Answer :
1. GDP/GNP can be measured through the production, expenditure, and income approaches. 2. GNP is the total value of goods and services produced by a country's residents and businesses in a year. 3. Classical economics favors minimal government intervention; Keynesian economics supports active government involvement. 4. Components of GDP by the income approach include wages, interest, rental income, profits, taxes, and depreciation. 5. Neoclassical macroeconomics relies on rational expectations and efficient markets, advocating limited government intervention. 6. New Keynesian macroeconomics assumes sticky prices and imperfect competition, distinguishing it from New Classical economics. 7. Removing the effect of price changes yields Real GDP.

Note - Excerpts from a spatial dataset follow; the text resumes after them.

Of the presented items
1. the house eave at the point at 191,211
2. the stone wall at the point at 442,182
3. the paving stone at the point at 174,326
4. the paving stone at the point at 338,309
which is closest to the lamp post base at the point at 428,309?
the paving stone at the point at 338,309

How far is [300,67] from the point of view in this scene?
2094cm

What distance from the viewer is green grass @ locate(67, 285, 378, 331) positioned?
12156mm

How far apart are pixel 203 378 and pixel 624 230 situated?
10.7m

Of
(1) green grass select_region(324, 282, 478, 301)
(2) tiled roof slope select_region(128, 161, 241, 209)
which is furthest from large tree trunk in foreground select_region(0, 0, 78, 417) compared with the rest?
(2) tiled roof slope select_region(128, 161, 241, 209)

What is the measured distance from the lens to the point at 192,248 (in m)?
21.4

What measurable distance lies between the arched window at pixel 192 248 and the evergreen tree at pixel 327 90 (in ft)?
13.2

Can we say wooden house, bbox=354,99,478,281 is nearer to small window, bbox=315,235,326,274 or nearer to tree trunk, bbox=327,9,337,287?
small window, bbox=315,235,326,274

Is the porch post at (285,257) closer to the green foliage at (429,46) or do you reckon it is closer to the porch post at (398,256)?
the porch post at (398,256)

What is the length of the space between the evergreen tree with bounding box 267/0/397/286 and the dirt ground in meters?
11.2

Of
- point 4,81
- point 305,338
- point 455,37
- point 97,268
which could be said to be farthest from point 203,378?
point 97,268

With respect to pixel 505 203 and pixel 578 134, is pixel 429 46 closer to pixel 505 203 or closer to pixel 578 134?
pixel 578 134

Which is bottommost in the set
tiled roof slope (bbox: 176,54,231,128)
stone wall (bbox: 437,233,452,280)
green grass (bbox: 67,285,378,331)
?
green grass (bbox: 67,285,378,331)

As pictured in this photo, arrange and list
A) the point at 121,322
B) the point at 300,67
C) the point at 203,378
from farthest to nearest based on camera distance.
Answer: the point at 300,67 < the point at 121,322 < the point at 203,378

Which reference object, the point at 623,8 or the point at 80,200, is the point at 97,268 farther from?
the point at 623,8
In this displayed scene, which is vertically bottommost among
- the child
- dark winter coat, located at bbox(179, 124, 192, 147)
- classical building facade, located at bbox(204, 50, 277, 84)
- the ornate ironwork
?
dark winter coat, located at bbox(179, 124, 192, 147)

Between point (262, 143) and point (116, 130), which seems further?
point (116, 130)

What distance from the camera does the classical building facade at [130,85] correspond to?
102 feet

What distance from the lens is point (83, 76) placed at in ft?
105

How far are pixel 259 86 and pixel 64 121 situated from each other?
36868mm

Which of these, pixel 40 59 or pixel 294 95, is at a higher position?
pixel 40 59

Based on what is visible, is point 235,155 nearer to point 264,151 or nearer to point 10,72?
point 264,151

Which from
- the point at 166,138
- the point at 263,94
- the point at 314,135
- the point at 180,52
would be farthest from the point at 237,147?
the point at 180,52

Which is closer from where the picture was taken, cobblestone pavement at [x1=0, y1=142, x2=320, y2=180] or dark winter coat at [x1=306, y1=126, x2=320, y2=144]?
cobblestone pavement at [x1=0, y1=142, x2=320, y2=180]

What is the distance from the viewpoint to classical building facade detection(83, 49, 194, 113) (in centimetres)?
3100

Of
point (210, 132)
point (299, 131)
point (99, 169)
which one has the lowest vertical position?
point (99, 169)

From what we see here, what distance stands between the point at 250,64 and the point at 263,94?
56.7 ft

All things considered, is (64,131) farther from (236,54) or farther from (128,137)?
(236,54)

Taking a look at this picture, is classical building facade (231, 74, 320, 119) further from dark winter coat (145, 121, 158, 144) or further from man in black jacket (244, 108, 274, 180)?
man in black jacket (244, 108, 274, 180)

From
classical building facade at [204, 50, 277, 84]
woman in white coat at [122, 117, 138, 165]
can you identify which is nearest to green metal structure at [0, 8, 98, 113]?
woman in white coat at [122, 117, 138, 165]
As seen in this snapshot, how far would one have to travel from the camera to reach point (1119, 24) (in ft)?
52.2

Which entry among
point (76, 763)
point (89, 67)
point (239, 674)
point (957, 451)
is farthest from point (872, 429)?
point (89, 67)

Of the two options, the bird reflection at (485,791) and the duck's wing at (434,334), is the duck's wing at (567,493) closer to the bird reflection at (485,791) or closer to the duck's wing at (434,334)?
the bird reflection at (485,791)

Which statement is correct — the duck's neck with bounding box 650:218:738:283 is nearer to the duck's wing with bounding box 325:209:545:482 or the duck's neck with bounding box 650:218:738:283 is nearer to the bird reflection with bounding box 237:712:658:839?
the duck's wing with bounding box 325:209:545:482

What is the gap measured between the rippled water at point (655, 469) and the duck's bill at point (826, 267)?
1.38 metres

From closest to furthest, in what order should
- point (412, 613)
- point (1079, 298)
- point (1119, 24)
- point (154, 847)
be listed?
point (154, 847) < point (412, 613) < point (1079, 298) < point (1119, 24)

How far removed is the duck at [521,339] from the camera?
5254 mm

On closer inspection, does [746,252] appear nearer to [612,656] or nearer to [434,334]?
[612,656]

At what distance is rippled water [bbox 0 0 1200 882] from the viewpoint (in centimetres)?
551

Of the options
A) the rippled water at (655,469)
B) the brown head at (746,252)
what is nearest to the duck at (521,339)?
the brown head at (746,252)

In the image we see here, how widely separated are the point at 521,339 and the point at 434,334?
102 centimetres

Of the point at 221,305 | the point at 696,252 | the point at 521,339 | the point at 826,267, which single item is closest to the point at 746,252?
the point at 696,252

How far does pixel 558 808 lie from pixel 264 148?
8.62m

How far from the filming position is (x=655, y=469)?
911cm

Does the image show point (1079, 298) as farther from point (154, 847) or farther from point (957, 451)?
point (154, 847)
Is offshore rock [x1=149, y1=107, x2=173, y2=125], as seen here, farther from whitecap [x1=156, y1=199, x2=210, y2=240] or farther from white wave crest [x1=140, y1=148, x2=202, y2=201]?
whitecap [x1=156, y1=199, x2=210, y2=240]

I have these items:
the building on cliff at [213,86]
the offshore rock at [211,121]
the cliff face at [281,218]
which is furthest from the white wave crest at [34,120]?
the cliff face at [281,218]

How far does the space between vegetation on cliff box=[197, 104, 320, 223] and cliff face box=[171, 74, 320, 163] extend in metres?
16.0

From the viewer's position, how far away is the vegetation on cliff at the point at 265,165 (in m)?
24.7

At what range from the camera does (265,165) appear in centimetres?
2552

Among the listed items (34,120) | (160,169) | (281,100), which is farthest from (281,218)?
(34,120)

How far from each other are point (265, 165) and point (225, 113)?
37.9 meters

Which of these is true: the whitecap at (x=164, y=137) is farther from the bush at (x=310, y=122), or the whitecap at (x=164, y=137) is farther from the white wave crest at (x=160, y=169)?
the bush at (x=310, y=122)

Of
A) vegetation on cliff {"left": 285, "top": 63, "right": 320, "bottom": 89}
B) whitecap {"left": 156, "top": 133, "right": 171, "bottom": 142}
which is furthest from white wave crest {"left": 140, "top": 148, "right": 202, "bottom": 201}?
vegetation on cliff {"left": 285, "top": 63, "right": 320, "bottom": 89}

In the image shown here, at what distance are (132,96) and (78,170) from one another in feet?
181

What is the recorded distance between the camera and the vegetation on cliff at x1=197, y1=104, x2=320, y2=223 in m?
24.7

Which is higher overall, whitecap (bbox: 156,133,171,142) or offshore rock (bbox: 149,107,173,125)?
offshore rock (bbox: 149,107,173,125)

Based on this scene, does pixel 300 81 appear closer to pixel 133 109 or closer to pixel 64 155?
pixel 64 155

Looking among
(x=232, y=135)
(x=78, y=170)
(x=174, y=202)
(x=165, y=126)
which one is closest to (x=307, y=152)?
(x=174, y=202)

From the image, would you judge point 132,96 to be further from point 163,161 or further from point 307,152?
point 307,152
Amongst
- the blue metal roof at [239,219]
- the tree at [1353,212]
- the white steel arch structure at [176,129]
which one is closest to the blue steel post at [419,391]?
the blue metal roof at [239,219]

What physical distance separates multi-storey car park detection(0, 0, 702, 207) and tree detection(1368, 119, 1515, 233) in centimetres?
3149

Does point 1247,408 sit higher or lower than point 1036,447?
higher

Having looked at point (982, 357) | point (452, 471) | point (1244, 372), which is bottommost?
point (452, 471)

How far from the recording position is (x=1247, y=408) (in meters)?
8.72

1. Approaches to Measuring GDP/GNP:
a. Production Approach
b. Expenditure Approach
c. Income Approach
2. GNP (Gross National Product) is the total monetary value of all final goods and services produced by a country's residents and businesses within a specific time frame, usually a year.
3. Basic Difference: Classical economics emphasizes minimal government intervention in markets and believes in the self-adjusting nature of the economy, while Keynesian economics advocates for government intervention to manage economic fluctuations.
4. Components of GDP Calculation (Income Approach):
a. Wages and Salaries
b. Interest Income
c. Rental Income
d. Profits
e. Taxes on Production and Imports
f. Depreciation
5. Neoclassical Macroeconomics Building Blocks:
a. Rational Expectations: Assumes that individuals make predictions about the future based on all available information.
b. Efficient Markets: Belief that markets quickly incorporate all available information into prices.
Policy Implications: Limited government intervention in markets and a focus on market efficiency.
6. Major Assumptions of New Keynesian Macroeconomics:
a. Sticky Prices: Prices and wages do not adjust instantly to changes in supply and demand.
b. Imperfect Competition: Firms have market power.
Distinguishing from New Classical: Recognizes market imperfections and price/wage stickiness.
7. The measure of GDP that reflects the actual value of goods and services produced by removing the effect of changes in prices is called Real GDP.